▽
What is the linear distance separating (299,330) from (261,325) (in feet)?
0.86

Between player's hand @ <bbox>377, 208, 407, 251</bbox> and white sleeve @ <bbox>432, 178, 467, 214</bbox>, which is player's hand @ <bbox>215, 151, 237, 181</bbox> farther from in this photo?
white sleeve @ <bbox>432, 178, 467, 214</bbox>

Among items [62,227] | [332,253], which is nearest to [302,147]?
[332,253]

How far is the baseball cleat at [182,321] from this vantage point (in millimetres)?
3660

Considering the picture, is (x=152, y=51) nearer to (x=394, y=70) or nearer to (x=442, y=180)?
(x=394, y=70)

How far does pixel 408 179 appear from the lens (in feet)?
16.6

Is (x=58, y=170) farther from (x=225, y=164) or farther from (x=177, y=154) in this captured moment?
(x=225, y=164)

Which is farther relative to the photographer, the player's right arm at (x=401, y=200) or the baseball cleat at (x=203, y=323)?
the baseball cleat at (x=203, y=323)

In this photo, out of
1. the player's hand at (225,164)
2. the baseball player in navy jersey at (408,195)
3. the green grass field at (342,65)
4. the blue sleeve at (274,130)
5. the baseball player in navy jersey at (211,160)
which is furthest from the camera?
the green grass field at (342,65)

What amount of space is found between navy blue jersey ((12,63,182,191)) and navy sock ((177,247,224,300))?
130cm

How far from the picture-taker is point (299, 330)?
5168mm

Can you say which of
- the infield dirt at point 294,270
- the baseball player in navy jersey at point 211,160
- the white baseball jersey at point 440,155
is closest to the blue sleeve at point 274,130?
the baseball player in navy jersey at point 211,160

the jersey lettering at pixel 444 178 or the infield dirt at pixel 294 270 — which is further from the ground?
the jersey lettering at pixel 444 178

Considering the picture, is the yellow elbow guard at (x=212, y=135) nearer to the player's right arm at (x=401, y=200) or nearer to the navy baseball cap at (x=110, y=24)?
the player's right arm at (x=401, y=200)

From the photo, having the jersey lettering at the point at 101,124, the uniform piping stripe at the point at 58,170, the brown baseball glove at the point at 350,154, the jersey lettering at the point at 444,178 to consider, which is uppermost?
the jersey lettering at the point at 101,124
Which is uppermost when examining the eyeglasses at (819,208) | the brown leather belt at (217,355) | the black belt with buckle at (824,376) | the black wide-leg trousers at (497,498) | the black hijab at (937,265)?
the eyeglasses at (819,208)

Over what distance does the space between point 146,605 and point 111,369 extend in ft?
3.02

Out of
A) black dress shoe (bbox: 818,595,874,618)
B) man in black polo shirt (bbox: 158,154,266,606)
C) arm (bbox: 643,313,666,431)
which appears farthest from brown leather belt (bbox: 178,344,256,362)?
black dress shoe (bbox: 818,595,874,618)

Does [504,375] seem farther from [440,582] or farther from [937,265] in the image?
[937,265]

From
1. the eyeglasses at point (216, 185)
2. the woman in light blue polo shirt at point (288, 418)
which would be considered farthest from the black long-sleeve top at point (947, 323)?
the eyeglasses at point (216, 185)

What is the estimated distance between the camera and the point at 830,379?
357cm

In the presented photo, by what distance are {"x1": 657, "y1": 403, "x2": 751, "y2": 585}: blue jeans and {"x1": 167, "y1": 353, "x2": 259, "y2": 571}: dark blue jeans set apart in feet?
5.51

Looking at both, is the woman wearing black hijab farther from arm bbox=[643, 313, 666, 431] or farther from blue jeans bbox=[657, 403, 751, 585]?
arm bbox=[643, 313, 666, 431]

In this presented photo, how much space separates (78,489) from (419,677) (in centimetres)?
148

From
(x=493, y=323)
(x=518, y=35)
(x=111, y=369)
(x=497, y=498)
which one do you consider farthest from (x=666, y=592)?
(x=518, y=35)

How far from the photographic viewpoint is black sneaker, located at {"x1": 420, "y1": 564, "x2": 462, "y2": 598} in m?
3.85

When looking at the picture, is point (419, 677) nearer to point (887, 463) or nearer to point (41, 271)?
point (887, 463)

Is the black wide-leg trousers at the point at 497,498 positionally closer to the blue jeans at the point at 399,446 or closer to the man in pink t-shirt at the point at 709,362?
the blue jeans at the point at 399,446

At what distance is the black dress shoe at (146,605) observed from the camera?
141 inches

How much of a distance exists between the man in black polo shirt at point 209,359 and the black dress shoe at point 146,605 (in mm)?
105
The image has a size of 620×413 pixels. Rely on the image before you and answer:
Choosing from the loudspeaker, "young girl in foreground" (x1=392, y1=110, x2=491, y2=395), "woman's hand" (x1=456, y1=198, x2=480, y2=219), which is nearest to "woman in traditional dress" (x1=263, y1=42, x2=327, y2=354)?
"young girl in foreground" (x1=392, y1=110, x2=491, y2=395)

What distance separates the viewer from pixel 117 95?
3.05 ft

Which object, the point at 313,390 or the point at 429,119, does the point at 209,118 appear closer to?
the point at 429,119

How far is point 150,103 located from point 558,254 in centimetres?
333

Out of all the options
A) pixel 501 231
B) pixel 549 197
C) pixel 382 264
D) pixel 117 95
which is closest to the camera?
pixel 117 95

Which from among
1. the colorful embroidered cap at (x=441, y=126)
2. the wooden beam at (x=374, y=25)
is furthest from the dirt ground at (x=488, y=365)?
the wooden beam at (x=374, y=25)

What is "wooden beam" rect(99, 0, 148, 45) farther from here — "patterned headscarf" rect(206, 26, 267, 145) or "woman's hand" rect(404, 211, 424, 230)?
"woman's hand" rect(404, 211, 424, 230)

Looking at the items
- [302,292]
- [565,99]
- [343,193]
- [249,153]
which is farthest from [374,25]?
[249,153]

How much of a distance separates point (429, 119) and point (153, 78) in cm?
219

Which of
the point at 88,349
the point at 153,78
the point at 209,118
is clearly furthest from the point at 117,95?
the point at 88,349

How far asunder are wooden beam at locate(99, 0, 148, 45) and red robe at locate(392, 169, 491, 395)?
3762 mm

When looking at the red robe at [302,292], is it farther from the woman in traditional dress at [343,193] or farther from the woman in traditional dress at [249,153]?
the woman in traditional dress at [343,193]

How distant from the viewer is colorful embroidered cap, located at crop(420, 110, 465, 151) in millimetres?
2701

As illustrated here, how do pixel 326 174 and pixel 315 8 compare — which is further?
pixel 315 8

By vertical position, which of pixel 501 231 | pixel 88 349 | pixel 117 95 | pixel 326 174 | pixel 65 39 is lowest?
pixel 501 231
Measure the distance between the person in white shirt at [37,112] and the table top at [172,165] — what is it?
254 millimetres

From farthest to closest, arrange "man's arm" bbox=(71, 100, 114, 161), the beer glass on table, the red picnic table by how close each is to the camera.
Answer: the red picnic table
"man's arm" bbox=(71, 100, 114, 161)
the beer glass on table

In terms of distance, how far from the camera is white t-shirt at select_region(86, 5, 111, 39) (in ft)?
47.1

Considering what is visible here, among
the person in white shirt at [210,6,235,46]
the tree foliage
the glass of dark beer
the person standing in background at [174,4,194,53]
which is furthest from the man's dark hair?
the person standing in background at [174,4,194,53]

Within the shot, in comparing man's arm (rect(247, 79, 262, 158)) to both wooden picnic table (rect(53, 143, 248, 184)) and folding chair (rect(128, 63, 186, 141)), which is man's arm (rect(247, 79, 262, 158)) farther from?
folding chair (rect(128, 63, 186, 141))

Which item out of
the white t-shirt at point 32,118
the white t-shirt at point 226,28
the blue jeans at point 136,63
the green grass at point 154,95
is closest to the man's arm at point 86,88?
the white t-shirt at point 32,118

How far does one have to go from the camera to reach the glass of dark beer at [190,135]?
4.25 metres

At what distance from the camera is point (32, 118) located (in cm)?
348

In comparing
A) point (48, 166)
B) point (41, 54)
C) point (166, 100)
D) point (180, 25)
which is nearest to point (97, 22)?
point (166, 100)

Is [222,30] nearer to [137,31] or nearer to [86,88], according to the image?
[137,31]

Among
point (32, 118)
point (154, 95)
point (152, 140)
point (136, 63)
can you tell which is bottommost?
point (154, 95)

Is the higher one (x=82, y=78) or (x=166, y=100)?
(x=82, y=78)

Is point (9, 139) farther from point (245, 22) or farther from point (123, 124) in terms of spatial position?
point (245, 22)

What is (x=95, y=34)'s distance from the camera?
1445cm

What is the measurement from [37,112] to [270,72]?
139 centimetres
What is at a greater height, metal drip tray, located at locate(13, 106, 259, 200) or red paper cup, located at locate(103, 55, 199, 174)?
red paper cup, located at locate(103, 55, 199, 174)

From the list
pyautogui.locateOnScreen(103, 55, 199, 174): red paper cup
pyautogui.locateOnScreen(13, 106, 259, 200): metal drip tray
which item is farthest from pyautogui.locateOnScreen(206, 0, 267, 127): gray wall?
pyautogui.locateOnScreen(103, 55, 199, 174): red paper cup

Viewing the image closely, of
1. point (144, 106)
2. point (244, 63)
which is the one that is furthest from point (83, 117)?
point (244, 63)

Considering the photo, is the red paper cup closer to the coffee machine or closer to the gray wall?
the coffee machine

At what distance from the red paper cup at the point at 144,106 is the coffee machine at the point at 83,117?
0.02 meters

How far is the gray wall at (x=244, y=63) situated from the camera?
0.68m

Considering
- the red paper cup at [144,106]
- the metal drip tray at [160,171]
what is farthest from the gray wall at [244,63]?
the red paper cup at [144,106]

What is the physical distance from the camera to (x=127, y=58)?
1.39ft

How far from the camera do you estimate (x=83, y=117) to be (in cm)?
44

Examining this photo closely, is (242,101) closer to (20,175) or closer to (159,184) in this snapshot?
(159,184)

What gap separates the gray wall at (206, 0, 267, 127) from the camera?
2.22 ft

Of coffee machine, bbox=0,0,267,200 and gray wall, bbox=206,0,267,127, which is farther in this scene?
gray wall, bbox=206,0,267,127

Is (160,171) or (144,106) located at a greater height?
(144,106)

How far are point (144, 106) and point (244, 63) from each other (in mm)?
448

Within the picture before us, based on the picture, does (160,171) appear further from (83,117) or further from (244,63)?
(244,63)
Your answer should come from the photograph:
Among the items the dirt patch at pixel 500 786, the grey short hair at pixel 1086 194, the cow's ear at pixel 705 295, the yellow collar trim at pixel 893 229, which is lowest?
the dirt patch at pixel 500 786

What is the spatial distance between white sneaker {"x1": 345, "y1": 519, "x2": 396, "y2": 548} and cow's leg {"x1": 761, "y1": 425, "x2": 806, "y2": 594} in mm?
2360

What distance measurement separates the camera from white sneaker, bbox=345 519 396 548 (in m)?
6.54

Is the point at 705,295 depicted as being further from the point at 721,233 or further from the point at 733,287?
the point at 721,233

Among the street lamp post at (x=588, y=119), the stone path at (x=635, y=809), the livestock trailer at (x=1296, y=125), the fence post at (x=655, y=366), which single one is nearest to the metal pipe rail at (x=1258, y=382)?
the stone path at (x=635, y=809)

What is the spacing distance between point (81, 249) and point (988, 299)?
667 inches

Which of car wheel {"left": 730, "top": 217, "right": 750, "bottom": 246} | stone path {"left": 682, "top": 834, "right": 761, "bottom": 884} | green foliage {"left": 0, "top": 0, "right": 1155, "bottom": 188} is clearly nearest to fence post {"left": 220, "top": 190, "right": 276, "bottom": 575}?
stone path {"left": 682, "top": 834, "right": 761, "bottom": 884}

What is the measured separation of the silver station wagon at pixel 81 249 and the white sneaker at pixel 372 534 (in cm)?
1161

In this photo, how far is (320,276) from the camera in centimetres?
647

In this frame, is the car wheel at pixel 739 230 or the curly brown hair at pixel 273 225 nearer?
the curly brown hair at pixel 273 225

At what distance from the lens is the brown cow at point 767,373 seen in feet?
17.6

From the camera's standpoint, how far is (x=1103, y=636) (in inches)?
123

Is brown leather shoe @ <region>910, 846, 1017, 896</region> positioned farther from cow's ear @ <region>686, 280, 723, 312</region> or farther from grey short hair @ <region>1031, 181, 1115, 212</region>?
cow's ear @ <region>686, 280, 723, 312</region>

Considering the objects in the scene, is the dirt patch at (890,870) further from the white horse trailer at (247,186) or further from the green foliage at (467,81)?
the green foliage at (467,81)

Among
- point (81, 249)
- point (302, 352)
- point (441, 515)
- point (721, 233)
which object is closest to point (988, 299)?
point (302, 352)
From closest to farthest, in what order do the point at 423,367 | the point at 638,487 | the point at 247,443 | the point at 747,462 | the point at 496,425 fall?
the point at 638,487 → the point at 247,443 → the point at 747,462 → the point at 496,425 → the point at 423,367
△
Copy exactly the line containing "In this photo, how" and every line after it, ending with the last line of the records above.

Expected output:
In this photo, how far is (320,276) from the camera in centimetres?
647

In this frame, is the car wheel at pixel 739 230 or the curly brown hair at pixel 273 225 nearer?
the curly brown hair at pixel 273 225

At what distance from the lens is the brown cow at point 767,373 seen in feet?
17.6

From the camera's standpoint, how far is (x=1103, y=636) (in inches)?
123

Is brown leather shoe @ <region>910, 846, 1017, 896</region> positioned farther from cow's ear @ <region>686, 280, 723, 312</region> or farther from grey short hair @ <region>1031, 181, 1115, 212</region>?
cow's ear @ <region>686, 280, 723, 312</region>

Considering the objects in the scene, is the dirt patch at (890,870) further from the white horse trailer at (247,186) or further from the green foliage at (467,81)?
the green foliage at (467,81)

Among
- point (81, 249)
- point (302, 352)
- point (441, 515)
- point (721, 233)
which object is closest to point (988, 299)?
point (302, 352)
From closest to farthest, in what order do the point at 423,367 | the point at 638,487 | the point at 247,443 | the point at 747,462 | the point at 496,425 fall?
the point at 638,487 → the point at 247,443 → the point at 747,462 → the point at 496,425 → the point at 423,367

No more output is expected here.